_Written tasks_
a: Duplicate the part of the Gigatron sound thread from "Of course, even" up to and including "the XOUT register.".
b: Pick up the Gigatron sound thread after its last line and keep writing it.

少しソースをよみましたけども、音声処理だけをC#で再現させるのはかなり手間がかかると思います。 ここができないと、MDSoundに追加できなく、mml2vgmでも使用できないです。 何とかなりませんか?
If it is difficult to achieve the original gigatron audio simulation, it can be simplified. I simply understand gigatron as a 4-channel WSG, but the output audio has only 4-bit samples (6-bit or even 8-bit samples can also be achieved by hardware modification). I have a register table of the audio part of gigatron here, you can refer to it to write a C# audio core.
Of course, even though I can't play gigatron audio with MDSound, I'd be more than content to just convert the mml to a gigatron executable.
Sound basics
There is a secondary output port (XOUT) with 8 bits. It is split in 4 bits for the LEDs, and 4 bits that go into a 4-bit DAC resistor array to form 16 output levels. By default, we have 4 sound channels in software that are 6 bits each internally. At the beginning of each scan line, one of these software channels gets updated to compute a new 6-bits sample. So one software channel update happens during every horizontal VGA sync pulse. After every 4 scan lines, the top 4 bits of their sum gets output to the sound part of the XOUT register.
The 4 software channels can independently generate a tone and a waveform. Some of the preprogrammed waveforms are triangle, sawtooth, pulse and something that looks like noise, but sounds a bit metallic. It can all be changed of course, as it is all software-defined.
Controls
There are 6 bytes for each sound channel. They're at the top of page 1..4.
The 6 bytes are:
wavA Modulation after table lookup with ADD operation and optional clipping (can approximate PWM with this) wavX Modulation of index with XOR operation keyL:keyH 15-bit frequency (bit7 of keyL should be 0). There is a lookup table on page 7 in ROM oscL:oscH 15-bit phase, automatically incremented with keyL:keyH every 4 scan lines (1 channel per scan line).
(You typically don't write into oscL,oscH)
The sound synthesises runs during every horizontal pulse of the VGA signal. It is implemented twice, once for visible lines and once for vertical blank. The sample update runs in the videoC lines, or their equivalents in vBlank. A video frame has 521 lines, so there is no fixed mapping from video line to channel.
In pseudo code:
----------------------------------------------------------------
For every channel:
"osc" += "key" // Advance phase
byte i = oscH & 0xfc // Keep only the highest 6 bits
i ^= wavX // Low 2 bits select waveform.
// High 6 bits give effects.

_Source data_

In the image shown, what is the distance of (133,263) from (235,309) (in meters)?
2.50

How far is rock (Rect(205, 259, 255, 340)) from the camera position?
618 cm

_Answer set_
a:
Of course, even though I can't play gigatron audio with MDSound, I'd be more than content to just convert the mml to a gigatron executable.
Sound basics
There is a secondary output port (XOUT) with 8 bits. It is split in 4 bits for the LEDs, and 4 bits that go into a 4-bit DAC resistor array to form 16 output levels. By default, we have 4 sound channels in software that are 6 bits each internally. At the beginning of each scan line, one of these software channels gets updated to compute a new 6-bits sample. So one software channel update happens during every horizontal VGA sync pulse. After every 4 scan lines, the top 4 bits of their sum gets output to the sound part of the XOUT register.

b:
i = soundTable[i] + wavA // More sound effect options
i = i&128 ? 63 : i&63
sample += i
Every 4 scan lines:
1. Emit sample & 0xf0 // The DAC has 4-bits
2. Reset sample
sample = 3 // Why 3? Any value <=3 (=255-4*63) will
// work, and we have only 1 cycle available
st $03,[$03] // for this, so operand is address and value
----------------------------------------------------------------
Notes
The ROM has a handy lookup table for the frequencies that is calculated for a 6.25 MHz system doing 200 cycles per horizontal sync.
Note: index 0 = 0 Hz = OFF
ROM table at $0900
----------------------------------------------------------------
notesTable: 0900 0000 ld $00
0901 0000 ld $00
0902 0045 ld $45 ;C-0 (16.4 Hz)
0903 0000 ld $00
0904 0049 ld $49 ;C#0 (17.3 Hz)
0905 0000 ld $00
[...]
09be 001a ld $1a ;A#7 (3729.3 Hz)
09bf 007a ld $7a
----------------------------------------------------------------
The waveforms are stored in RAM page 7. They are initialised once at boot time and then never again (so not with soft reset). [Edit: from ROM v4 onwards, these are reinitialised with each soft reset!] You select one with the low two bits of wavX. They look like below. The page is initialised as noise (0), triangle (1), pulse (2) and sawtooth (3). You can change them, but then the next application will see your changes. You shouldn't change the sawtooth waveform (3) because it doubles as a right-shift-2 lookup table for the SYS_Unpack_56 function used by Pictures.
Image: https://forum.gigatron.io/download/file.php?id=8
https://twitter.com/kumakumakumaT_T/status/1516903532431286272?s=20&t=b8IqlU_ApMxgPlml_BdICA
こんな感じでよいのかしら?
Probably so, actually I don't know the underlying principles very well.(笑)
Here's a gtemu implemented using only a single c source that you can take a look at. It's in the compressed package.I think this code explains how Gigatron works. gtemu.zip .
https://twitter.com/kumakumakumaT_T/status/1517112906747641857?s=20&t=UXiZexo8FmzdKQQ7c6b7Iw
I simply think that wavA can adjust the volume, when wavA is between 64 and 127 can adjust the volume. wavX is the selection waveform, the range is 0 to 3. keyH and keyL together control the pitch. I don't change oscH and oscL. So I don't know these two either.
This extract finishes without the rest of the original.